Die international anerkannte Regierung ringt innerhalb Libyens vergeblich um Anerkennung, während der frühere General und Gaddafi-Gegenspieler mit CIA-Vergangenheit, Khalifa Haftar, von Osten aus versucht, die Kontrolle über ganz Libyen zu gewinnen. Er hat zwar viele Libyer hinter sich, ringt aber wiederum außerhalb des Landes um Anerkennung.
„Signal an die USA“
Dass El Geblawi die Russen erwähnt, sei kein Zufall, sagt Sicherheitsexperte Wolfgang Pusztai, der sich intensiv mit der politischen und militärischen Situation in Libyen beschäftigt. Vielmehr sei das sein „Signal an die USA“, wo die Beteiligung von Russland so etwas wie eine rote Linie darstellt.
„Die Einheitsregierung klammert sich an jeden Strohhalm“, um die Unterstützung des Westens zu bekommen. Doch sie sei in keiner guten Position, sagt Pusztai.

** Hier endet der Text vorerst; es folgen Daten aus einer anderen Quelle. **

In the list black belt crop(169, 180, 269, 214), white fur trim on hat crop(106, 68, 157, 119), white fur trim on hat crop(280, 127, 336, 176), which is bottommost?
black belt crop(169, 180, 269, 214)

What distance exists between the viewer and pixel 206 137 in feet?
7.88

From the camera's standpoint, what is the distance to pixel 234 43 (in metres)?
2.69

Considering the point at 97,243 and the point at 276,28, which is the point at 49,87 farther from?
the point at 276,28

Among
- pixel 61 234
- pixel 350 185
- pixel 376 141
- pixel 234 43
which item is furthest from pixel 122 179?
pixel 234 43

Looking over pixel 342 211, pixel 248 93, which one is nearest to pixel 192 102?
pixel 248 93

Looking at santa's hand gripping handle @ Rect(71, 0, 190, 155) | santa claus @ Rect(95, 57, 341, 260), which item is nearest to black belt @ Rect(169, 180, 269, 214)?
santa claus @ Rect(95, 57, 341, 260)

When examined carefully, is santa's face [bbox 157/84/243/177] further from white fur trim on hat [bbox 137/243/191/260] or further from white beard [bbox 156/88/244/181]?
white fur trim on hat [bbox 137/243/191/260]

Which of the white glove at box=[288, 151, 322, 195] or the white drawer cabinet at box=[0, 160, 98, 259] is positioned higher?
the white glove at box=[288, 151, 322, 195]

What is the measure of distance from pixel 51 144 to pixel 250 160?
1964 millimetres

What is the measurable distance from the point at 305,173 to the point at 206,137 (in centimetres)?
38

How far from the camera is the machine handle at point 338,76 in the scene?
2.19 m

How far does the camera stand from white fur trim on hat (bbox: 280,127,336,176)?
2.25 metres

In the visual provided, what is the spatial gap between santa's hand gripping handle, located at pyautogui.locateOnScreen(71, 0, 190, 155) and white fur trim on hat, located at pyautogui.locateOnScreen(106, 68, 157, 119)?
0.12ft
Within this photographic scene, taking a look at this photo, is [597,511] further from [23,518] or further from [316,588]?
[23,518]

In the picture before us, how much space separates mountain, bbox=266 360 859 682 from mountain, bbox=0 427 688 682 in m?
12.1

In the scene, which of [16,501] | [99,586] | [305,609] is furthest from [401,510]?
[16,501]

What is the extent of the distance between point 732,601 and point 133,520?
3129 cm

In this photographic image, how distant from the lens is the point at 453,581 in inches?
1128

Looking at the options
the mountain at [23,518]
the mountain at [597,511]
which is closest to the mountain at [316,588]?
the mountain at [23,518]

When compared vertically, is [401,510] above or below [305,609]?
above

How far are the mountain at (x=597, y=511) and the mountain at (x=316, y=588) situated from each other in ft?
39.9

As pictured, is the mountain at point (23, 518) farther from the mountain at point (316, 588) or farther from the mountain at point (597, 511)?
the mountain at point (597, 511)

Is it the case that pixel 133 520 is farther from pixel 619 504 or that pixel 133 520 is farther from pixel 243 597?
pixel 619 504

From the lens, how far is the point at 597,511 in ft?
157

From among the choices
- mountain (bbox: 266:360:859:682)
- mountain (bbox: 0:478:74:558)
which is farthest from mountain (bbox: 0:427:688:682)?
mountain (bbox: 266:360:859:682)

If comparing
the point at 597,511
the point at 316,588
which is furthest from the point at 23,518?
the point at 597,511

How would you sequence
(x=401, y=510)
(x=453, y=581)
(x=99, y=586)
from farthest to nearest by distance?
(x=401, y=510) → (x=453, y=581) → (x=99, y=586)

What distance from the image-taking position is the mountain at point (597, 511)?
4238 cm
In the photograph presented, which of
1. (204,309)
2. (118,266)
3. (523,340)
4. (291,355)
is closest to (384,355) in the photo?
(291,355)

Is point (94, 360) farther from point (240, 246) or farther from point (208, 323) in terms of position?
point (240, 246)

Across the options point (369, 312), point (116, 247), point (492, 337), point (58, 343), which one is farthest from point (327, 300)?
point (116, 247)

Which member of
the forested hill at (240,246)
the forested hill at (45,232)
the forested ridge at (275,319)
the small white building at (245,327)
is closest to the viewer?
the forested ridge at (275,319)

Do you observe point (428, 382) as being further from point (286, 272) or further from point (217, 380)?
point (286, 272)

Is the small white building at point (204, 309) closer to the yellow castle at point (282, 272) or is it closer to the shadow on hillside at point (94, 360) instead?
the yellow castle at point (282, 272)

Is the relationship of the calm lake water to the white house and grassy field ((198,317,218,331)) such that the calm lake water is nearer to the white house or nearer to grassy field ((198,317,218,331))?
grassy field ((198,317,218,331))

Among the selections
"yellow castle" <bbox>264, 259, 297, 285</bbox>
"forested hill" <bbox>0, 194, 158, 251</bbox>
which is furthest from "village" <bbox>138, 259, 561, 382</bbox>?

Für El Geblawi, der in der libyschen Botschaft in Wien österreichische Journalisten empfängt, um ihnen die Sicht der Einheitsregierung darzulegen, ist ganz klar: „Mit Haftar werden wir nicht verhandeln.“ Für eine politische Lösung mit der Gegenseite sei die offizielle Regierung allerdings durchaus zu haben. Der General allerdings muss zunächst weg. Es besteht zudem ein Haftbefehl gegen Haftar.
Auch wenn beide Seiten auf der internationalen Bühne ihre Gesprächsbereitschaft demonstrieren, auf einen Grünen Zweig werden sie nur schwer kommen. Die Situation sei festgefahren, sagt Pusztai.
Libyen-Gipfel in Berlin
Das sei auch der Grund, warum ein von Deutschland initiierter Libyen-Gipfel in Berlin seit Wochen verschoben wird. Die Konferenz, die der Entschärfung des Libyen-Konflikts dienen soll, könnte nun Anfang 2020 stattfinden – oder weiter verschoben werden.
Seit 2015 versuchte die internationale Gemeinschaft, die Konflikte in Libyen – die durch die Machtansprüche Dutzender Milizen so gut wie unüberschaubar wurden – durch ein politisches Abkommen zu lösen. Ohne Erfolg.
Die PR-Offensive des Außenamtssprechers überrasche ihn nicht, sagt Pusztai. „Die Einheitsregierung spielt auf Zeit.“ Sie erhoffe sich, die Haftar-Armee doch noch zum Einstellen der Kämpfe zu bewegen, wenn sich die Europäer und Amerikaner hinter sie stellten.
Doch weder die EU-Staaten, noch die USA wollen sich mit ihren Empfehlungen auf eine der beiden Seiten schlagen. Zu schwierig ist es, sich auszurechnen, wer am Ende die Nase vorne haben wird.
Wer auch immer es sein wird – Haftar oder die Einheitsregierung – vor allem Europa wird sich mit der neuen starken Hand in Libyen arrangieren müssen. Aus wirtschaftlicher Sicht (Öl), wie auch wegen der vielen Migranten und Flüchtlinge, die durch Libyen nach Europa reisen.